Voor de eerste keer in mijn jeugdig leven werd ik boos. Ik was het moe om daar zoals een marionet steeds weer die idiote oefeningen te doen en weigerde voor de eerste maal medewerking. Wat nu? Moeder zoals ik zei was nogal een wijze, en drong niet aan. Zij was het immers die ondertussen nog steeds trachtte van me gewoon te leren lezen en schrijven en ze was er totaal niet voor opgeleid. Ze hield er wel gelukkig de humor in, en soms zaten we al gierend mijn agenda te ontcijferen om te raden wat ik de volgende dag moest doen. Gewoonlijk belde ze dan een moeder van een medeleerling op om die het te laten voorlezen uit hun agenda.
Enfin, terug naar het PMS om raad. Ik zat ondertussen al in het vierde leerjaar.
Het PMS verwees me nu door naar de dienst Neurolinguistiek in het Middelheim ziekenhuis. Daar werd ik weer een hele voormiddag getest, maar dit was al wat interessanter voor mij, want het was allemaal op computers.
Tegen de middag mocht moeder komen om het verdict te aanhoren. Mevrouw, uw zoon heeft dyslexie/dysorthografie en om een lange uitleg heel kort te maken, er is weinig aan te doen, het is een blijvende handicap en hij zal er mee moeten leren leven.
Nu zou je denken dat mijn moeder van de kaart was, maar integendeel, ze was opgetogen dat ze nu eindelijk wist wat me mankeerde. Ik snapte er niet zoveel van en vloeide maar mee met de stroom.
Terug bij het PMS werd besproken welke tactiek er nu zou moeten gevolgd worden, want van dyslexie wisten ze in feite niets. Misschien kon een logopediste helpen.
De logopediste was heel jong, waarschijnlijk net afgestudeerd en zoals ik al zei begonnen al die therapieën duchtig mijn voeten uit te hangen. Ook zij wist niet wat dyslexie juist was of wat ze eraan moest doen, maar ze ging er eens over lezen zei ze tegen mijn moeder. Toen ik verscheen op onze eerste afspraak had ze boekjes liggen voor kindjes in de kleuterschool in de aard van Ot en Plop staan op. Ik was gekrenkt in mijn elfjarig intellect en preutelde hevig tegen mijn moeder dat ik zon idiote therapie niet graag deed. Deze keer drong moeder toch maar aan om te blijven gaan alhoewel ze de logopediste vroeg om haar lectuur meer op het peil van een elfjarige te willen brengen.
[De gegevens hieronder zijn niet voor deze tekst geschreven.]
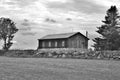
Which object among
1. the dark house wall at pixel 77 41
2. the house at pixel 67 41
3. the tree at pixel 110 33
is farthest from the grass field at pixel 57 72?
the dark house wall at pixel 77 41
Ook bij moeder begonnen de zenuwen parten te spelen. Het zesde leerjaar was in zicht en wat daarna met een intelligente zoon die las en schreef op niveau tweede leerjaar.
De kinderarts die de zaak al van het begin geïnteresseerd mee volgde en graag op de hoogte werd gehouden omdat ik zijn enig patiënt was met het fenomeen, verwees me toen door om getest te worden in een school voor gehandicapten. Hij beweerde dat ze daar zelfs mongolen konden leren lezen en schrijven dus zouden ze met mij zeker geen probleem hebben. Weer werd ik getest.
De dame die mij testte zei ook dat ik dyslectisch was, en dat het me nooit zou lukken om foutloos te leren lezen of schrijven, maar met het ouder worden zou ik mezelf tactieken moeten aanleren om de handicap te overwinnen. Ze zei ook dat ze van oordeel was dat ik in het secundair alle richtingen zou moeten aankunnen mits wat begrip van de school voor mijn handicap.
Hebben al deze therapiën me nu geholpen? De vraag is natuurlijk waar ik zou staan zonder die therapie.
Wat echter nodig was: concrete hulp bij het aanleren van de taal zelf, -hoe ik mijn les moest leren, -hoe ik een opstel moest schrijven, dat was er niet. Praktische hulp moest ik thuis krijgen van ouders die totaal geen scholing hadden op dat gebied.